As she set off on the Green Lakes Endurance 50k on a bright summer's day in August 2019, Ellie Pell had no idea she was about to make history. Completing the 4-loop race in a PB of 3:58:37, she became the first woman to take the overall winner trophy in the event's history. The stunned race organisers quickly realised they had no trophy for the first place man, having assumed that the overall winner would be male. We spoke to Ellie to hear first hand about the remarkable event and how it shaped her journey as an elite ultra runner.
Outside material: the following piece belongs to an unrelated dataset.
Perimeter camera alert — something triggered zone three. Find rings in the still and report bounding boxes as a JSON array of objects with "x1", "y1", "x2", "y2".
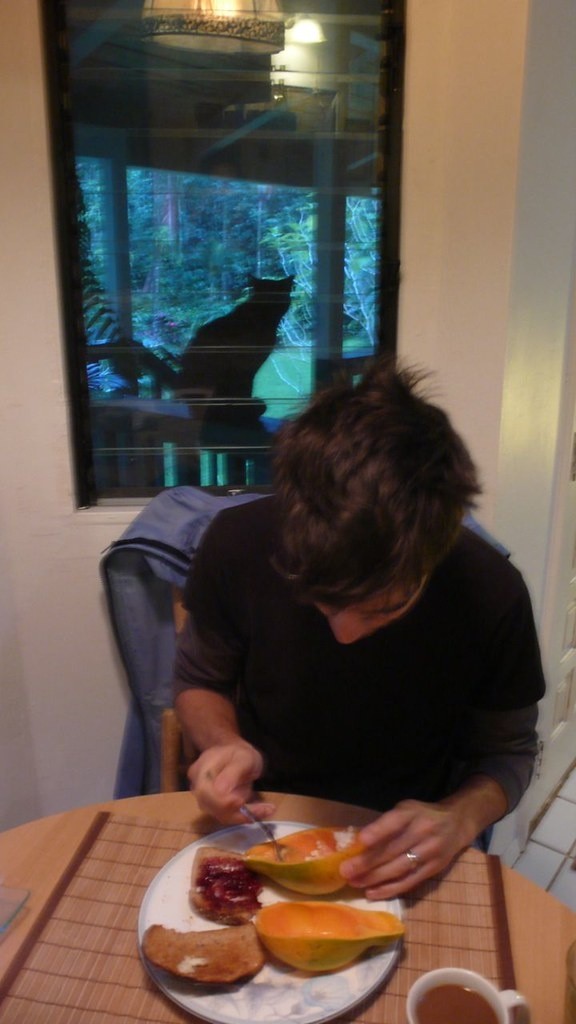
[{"x1": 405, "y1": 850, "x2": 420, "y2": 869}]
Having spent the summer of 2019 training to qualify for the US Olympic trials, Ellie describes feeling a sudden itch to tackle an ultra. Spotting the Green Lakes Endurance 50k just over an hour away from her home in New York, entering was almost a no brainer. ‘I’d attempted the race a couple of years earlier and ended up with a DNF after pulling something in my back - my dad ended up having to carry me off the course!’ Ellie explains: ‘In 2019 I was very fit thanks to the training I was doing that summer, so I wanted to give it another go.’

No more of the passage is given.